◆ EXTRACT:
In [None]:
# HIDDEN CELL
import sys, os

import numpy as np

# Importing argopy in dev mode:
on_rtd = os.environ.get('READTHEDOCS', None) == 'True'
if not on_rtd:
    sys.path.insert(0, "/Users/gmaze/git/github/euroargodev/argopy")
    import git
    import argopy
    from argopy.options import OPTIONS
    print("argopy:", argopy.__version__, 
          "\nsrc:", argopy.__file__, 
          "\nbranch:", git.Repo(search_parent_directories=True).active_branch.name, 
          "\noptions:", OPTIONS)
else:
    sys.path.insert(0, os.path.abspath('..'))

import xarray as xr
# xr.set_options(display_style="html");
xr.set_options(display_style="text");

In [None]:
import argopy
from argopy import DataFetcher as ArgoDataFetcher

# Performance

To improve ``argopy`` data fetching performances (in terms of time of retrieval), 2 solutions are available:
    
- Cache fetched data, i.e. save your request locally so that you don't have to fetch it again,
- Fetch data by chunks in parallel, i.e. fetch peace of independant data simultaneously.

These solutions are explained below.

◆ TASKS TO COMPLETE:
a) Which two solutions do the argopy performance notes offer for speeding up data fetching?
b) Using the argopy performance notes, explain how caching fetched data improves fetching performance.

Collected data
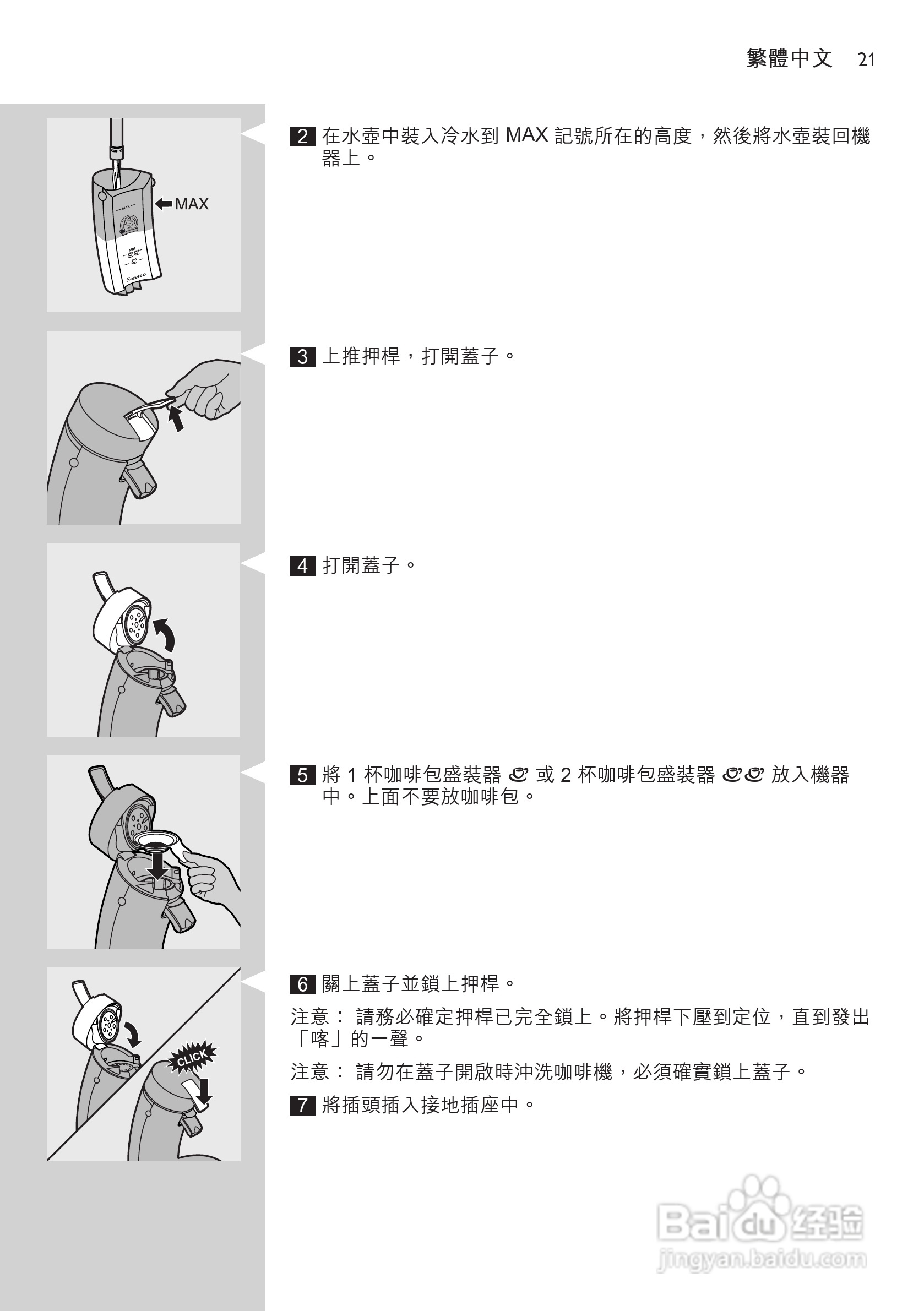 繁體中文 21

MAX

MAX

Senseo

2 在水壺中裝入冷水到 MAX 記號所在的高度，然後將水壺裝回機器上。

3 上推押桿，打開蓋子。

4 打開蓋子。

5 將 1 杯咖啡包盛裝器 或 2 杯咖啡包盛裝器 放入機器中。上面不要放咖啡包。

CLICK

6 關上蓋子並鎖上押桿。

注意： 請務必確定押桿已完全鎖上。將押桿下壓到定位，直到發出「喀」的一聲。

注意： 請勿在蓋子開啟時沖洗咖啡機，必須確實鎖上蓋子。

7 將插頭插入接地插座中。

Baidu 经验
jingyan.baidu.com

◆ RESPONSES BY TASK:
a) Caching fetched data, and fetching data by chunks in parallel.

b) Caching saves a request locally, so the same data does not have to be fetched again. This improves performance in terms of retrieval time.